Direction — Repeat the listing below in full, exactly as it stands.

>> BEGIN Material

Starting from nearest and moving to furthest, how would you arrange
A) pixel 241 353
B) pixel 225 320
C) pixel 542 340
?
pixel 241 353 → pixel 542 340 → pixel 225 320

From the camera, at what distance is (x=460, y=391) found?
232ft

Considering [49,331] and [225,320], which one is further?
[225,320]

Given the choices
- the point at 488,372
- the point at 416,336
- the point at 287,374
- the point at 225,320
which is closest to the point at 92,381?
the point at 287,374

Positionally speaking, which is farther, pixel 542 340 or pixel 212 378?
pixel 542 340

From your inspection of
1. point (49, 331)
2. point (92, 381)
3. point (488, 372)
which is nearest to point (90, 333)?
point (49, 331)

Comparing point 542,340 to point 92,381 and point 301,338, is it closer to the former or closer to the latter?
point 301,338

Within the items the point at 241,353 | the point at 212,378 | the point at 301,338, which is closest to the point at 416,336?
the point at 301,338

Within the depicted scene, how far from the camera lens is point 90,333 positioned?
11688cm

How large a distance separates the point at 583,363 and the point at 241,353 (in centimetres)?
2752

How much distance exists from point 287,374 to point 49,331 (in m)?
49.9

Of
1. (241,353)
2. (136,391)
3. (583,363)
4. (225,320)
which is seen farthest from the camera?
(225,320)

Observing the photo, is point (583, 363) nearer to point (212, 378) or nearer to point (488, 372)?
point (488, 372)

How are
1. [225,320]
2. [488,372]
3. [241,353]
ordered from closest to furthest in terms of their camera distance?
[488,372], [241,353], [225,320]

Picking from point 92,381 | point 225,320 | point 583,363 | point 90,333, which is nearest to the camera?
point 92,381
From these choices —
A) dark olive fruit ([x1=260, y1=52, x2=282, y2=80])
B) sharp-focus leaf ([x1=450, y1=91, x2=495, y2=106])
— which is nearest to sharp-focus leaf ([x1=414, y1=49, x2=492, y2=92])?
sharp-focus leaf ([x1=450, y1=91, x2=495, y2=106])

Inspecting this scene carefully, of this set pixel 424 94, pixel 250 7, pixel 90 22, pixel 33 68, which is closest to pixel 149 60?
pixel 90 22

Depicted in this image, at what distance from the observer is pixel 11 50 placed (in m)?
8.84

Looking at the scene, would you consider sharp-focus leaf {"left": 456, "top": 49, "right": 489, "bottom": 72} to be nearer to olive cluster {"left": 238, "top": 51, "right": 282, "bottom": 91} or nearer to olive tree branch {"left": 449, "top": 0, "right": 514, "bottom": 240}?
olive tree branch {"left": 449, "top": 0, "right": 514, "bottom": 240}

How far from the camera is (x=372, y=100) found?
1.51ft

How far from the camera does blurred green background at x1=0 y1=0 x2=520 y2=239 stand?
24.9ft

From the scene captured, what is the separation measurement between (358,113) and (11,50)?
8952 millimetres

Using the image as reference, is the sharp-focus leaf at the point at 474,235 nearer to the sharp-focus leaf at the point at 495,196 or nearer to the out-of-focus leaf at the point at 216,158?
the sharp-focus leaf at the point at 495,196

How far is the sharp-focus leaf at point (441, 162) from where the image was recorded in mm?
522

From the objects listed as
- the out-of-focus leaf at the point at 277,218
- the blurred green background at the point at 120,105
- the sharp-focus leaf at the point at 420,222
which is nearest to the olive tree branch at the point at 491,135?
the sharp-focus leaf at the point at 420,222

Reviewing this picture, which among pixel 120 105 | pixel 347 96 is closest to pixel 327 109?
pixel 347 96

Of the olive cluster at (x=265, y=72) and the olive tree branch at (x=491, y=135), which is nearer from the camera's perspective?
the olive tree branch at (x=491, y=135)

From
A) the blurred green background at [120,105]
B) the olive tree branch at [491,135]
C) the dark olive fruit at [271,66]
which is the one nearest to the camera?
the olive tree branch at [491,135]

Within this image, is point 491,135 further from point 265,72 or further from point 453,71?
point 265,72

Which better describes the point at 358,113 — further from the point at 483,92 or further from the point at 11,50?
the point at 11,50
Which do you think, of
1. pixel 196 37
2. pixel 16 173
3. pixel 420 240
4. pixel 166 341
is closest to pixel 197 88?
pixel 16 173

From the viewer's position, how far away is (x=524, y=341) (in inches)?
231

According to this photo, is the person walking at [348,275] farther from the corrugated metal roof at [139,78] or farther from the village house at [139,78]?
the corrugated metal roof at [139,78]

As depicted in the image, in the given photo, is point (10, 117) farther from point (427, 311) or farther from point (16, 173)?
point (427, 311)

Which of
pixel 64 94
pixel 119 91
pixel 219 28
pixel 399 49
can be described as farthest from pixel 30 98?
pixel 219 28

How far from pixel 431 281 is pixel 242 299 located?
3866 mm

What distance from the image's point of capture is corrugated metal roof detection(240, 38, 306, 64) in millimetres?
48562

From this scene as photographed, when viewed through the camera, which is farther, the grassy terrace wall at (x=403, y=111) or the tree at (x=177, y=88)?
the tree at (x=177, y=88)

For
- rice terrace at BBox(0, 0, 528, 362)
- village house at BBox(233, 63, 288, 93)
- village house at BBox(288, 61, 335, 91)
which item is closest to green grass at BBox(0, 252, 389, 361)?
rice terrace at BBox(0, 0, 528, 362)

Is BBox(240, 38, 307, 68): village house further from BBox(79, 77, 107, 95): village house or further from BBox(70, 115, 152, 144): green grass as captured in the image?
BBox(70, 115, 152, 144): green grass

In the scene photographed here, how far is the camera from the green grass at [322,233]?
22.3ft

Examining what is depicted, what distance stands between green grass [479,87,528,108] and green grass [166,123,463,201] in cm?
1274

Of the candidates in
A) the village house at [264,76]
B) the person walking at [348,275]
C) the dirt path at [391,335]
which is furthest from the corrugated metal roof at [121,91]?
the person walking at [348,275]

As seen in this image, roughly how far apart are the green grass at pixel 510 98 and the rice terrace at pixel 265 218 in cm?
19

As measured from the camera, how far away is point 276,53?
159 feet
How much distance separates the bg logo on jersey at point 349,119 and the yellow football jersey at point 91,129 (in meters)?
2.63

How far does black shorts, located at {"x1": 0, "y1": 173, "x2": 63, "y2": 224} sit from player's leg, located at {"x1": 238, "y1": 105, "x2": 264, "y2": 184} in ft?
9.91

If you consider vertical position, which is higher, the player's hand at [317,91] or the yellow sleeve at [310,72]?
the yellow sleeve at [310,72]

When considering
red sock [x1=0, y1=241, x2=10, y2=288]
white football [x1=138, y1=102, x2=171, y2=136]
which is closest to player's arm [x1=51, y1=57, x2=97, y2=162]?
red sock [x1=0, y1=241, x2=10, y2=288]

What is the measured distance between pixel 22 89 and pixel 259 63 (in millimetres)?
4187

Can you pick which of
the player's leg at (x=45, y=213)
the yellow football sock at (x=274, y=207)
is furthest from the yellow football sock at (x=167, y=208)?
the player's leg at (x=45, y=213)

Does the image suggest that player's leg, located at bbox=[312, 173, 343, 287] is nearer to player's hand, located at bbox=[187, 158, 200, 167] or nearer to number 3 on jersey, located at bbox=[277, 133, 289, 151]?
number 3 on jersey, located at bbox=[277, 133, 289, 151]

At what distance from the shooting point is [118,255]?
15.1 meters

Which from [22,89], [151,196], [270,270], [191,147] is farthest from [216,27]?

>> END Material

Result —
Starting from nearest and moving to furthest, how would you arrange
A) pixel 241 353
B) pixel 225 320
C) pixel 542 340
?
pixel 241 353 → pixel 542 340 → pixel 225 320

From the camera, at what distance is (x=460, y=391) found?
232ft

Considering [49,331] and [225,320], which one is further?
[225,320]

Given the choices
- the point at 488,372
- the point at 416,336
- the point at 287,374
- the point at 225,320
which is closest to the point at 92,381?
the point at 287,374

Positionally speaking, which is farther, pixel 542 340 or pixel 212 378?
pixel 542 340

From your inspection of
1. point (49, 331)
2. point (92, 381)
3. point (488, 372)
which is nearest to point (90, 333)?
point (49, 331)

Comparing point 542,340 to point 92,381 and point 301,338, is it closer to the former or closer to the latter?
point 301,338

Within the items the point at 241,353 | the point at 212,378 | the point at 301,338, which is closest to the point at 416,336?
the point at 301,338

Within the depicted scene, how far from the camera lens is point 90,333 positioned?
11688cm

How large a distance separates the point at 583,363 and the point at 241,353 (in centimetres)?
2752

How much distance exists from point 287,374 to point 49,331 (in m)?
49.9

Of
1. (241,353)
2. (136,391)
3. (583,363)
4. (225,320)
which is seen farthest from the camera?
(225,320)

Observing the photo, is point (583, 363) nearer to point (212, 378) or nearer to point (488, 372)?
point (488, 372)

How are
1. [225,320]
2. [488,372]
3. [241,353]
ordered from closest to furthest in terms of their camera distance?
[488,372], [241,353], [225,320]

Picking from point 92,381 | point 225,320 | point 583,363 | point 90,333, which is nearest to the camera?
point 92,381
From these choices —
A) dark olive fruit ([x1=260, y1=52, x2=282, y2=80])
B) sharp-focus leaf ([x1=450, y1=91, x2=495, y2=106])
— which is nearest to sharp-focus leaf ([x1=414, y1=49, x2=492, y2=92])?
sharp-focus leaf ([x1=450, y1=91, x2=495, y2=106])

Inspecting this scene carefully, of this set pixel 424 94, pixel 250 7, pixel 90 22, pixel 33 68, which is closest to pixel 149 60?
pixel 90 22

Depicted in this image, at what distance from the observer is pixel 11 50 placed (in m)?
8.84

Looking at the scene, would you consider sharp-focus leaf {"left": 456, "top": 49, "right": 489, "bottom": 72} to be nearer to olive cluster {"left": 238, "top": 51, "right": 282, "bottom": 91} or nearer to olive tree branch {"left": 449, "top": 0, "right": 514, "bottom": 240}?
olive tree branch {"left": 449, "top": 0, "right": 514, "bottom": 240}

How far from the camera is (x=372, y=100) found?
1.51ft

How far from the camera does blurred green background at x1=0 y1=0 x2=520 y2=239 stand?
24.9ft

From the scene captured, what is the separation measurement between (358,113) and (11,50)?
8952 millimetres

Using the image as reference, is the sharp-focus leaf at the point at 474,235 nearer to the sharp-focus leaf at the point at 495,196 or nearer to the out-of-focus leaf at the point at 216,158?
the sharp-focus leaf at the point at 495,196

How far is the sharp-focus leaf at point (441, 162) from where the image was recorded in mm?
522

From the objects listed as
- the out-of-focus leaf at the point at 277,218
- the blurred green background at the point at 120,105
- the sharp-focus leaf at the point at 420,222
which is nearest to the olive tree branch at the point at 491,135?
the sharp-focus leaf at the point at 420,222

Reviewing this picture, which among pixel 120 105 | pixel 347 96 is closest to pixel 327 109?
pixel 347 96

Of the olive cluster at (x=265, y=72) and the olive tree branch at (x=491, y=135), which is nearer from the camera's perspective?
the olive tree branch at (x=491, y=135)

From
A) the blurred green background at [120,105]
B) the olive tree branch at [491,135]
C) the dark olive fruit at [271,66]
which is the one nearest to the camera?
the olive tree branch at [491,135]

Within this image, is point 491,135 further from point 265,72 or further from point 453,71?
point 265,72

Which better describes the point at 358,113 — further from the point at 483,92 or further from the point at 11,50?
the point at 11,50
Which do you think, of
1. pixel 196 37
2. pixel 16 173
3. pixel 420 240
4. pixel 166 341
is closest to pixel 197 88?
pixel 16 173

From the viewer's position, how far away is (x=524, y=341) (in inches)?
231

According to this photo, is the person walking at [348,275] farther from the corrugated metal roof at [139,78] or farther from the village house at [139,78]?
the corrugated metal roof at [139,78]

As depicted in the image, in the given photo, is point (10, 117) farther from point (427, 311) or farther from point (16, 173)?
point (427, 311)

Which of
pixel 64 94
pixel 119 91
pixel 219 28
pixel 399 49
can be described as farthest from pixel 30 98?
pixel 219 28

How far from pixel 431 281 is pixel 242 299 located?
3866 mm

What distance from the image's point of capture is corrugated metal roof detection(240, 38, 306, 64) in millimetres?
48562

From this scene as photographed, when viewed through the camera, which is farther, the grassy terrace wall at (x=403, y=111) or the tree at (x=177, y=88)?
the tree at (x=177, y=88)

For
- rice terrace at BBox(0, 0, 528, 362)
- village house at BBox(233, 63, 288, 93)
- village house at BBox(288, 61, 335, 91)
which item is closest to green grass at BBox(0, 252, 389, 361)?
rice terrace at BBox(0, 0, 528, 362)

Is BBox(240, 38, 307, 68): village house further from BBox(79, 77, 107, 95): village house or further from BBox(70, 115, 152, 144): green grass as captured in the image?
BBox(70, 115, 152, 144): green grass

In the scene photographed here, how far is the camera from the green grass at [322,233]?
22.3ft

Examining what is depicted, what distance stands between green grass [479,87,528,108] and green grass [166,123,463,201] in cm?
1274

Of the candidates in
A) the village house at [264,76]
B) the person walking at [348,275]
C) the dirt path at [391,335]
which is furthest from the corrugated metal roof at [121,91]?
the person walking at [348,275]

As seen in this image, roughly how far apart are the green grass at pixel 510 98 and the rice terrace at pixel 265 218 in cm?
19

As measured from the camera, how far away is point 276,53?
159 feet
How much distance separates the bg logo on jersey at point 349,119 and the yellow football jersey at point 91,129 (in meters)?
2.63

How far does black shorts, located at {"x1": 0, "y1": 173, "x2": 63, "y2": 224} sit from player's leg, located at {"x1": 238, "y1": 105, "x2": 264, "y2": 184} in ft?
9.91

If you consider vertical position, which is higher, the player's hand at [317,91] or the yellow sleeve at [310,72]?
the yellow sleeve at [310,72]

When considering
red sock [x1=0, y1=241, x2=10, y2=288]
white football [x1=138, y1=102, x2=171, y2=136]
which is closest to player's arm [x1=51, y1=57, x2=97, y2=162]?
red sock [x1=0, y1=241, x2=10, y2=288]

What is the measured distance between pixel 22 89 and pixel 259 63 (in millimetres)?
4187

Can you pick which of
the player's leg at (x=45, y=213)
the yellow football sock at (x=274, y=207)
is furthest from the yellow football sock at (x=167, y=208)?
the player's leg at (x=45, y=213)

Does the image suggest that player's leg, located at bbox=[312, 173, 343, 287] is nearer to player's hand, located at bbox=[187, 158, 200, 167] or nearer to number 3 on jersey, located at bbox=[277, 133, 289, 151]?
number 3 on jersey, located at bbox=[277, 133, 289, 151]

At what distance from the shooting point is [118,255]?
15.1 meters

Which from [22,89], [151,196], [270,270], [191,147] is farthest from [216,27]?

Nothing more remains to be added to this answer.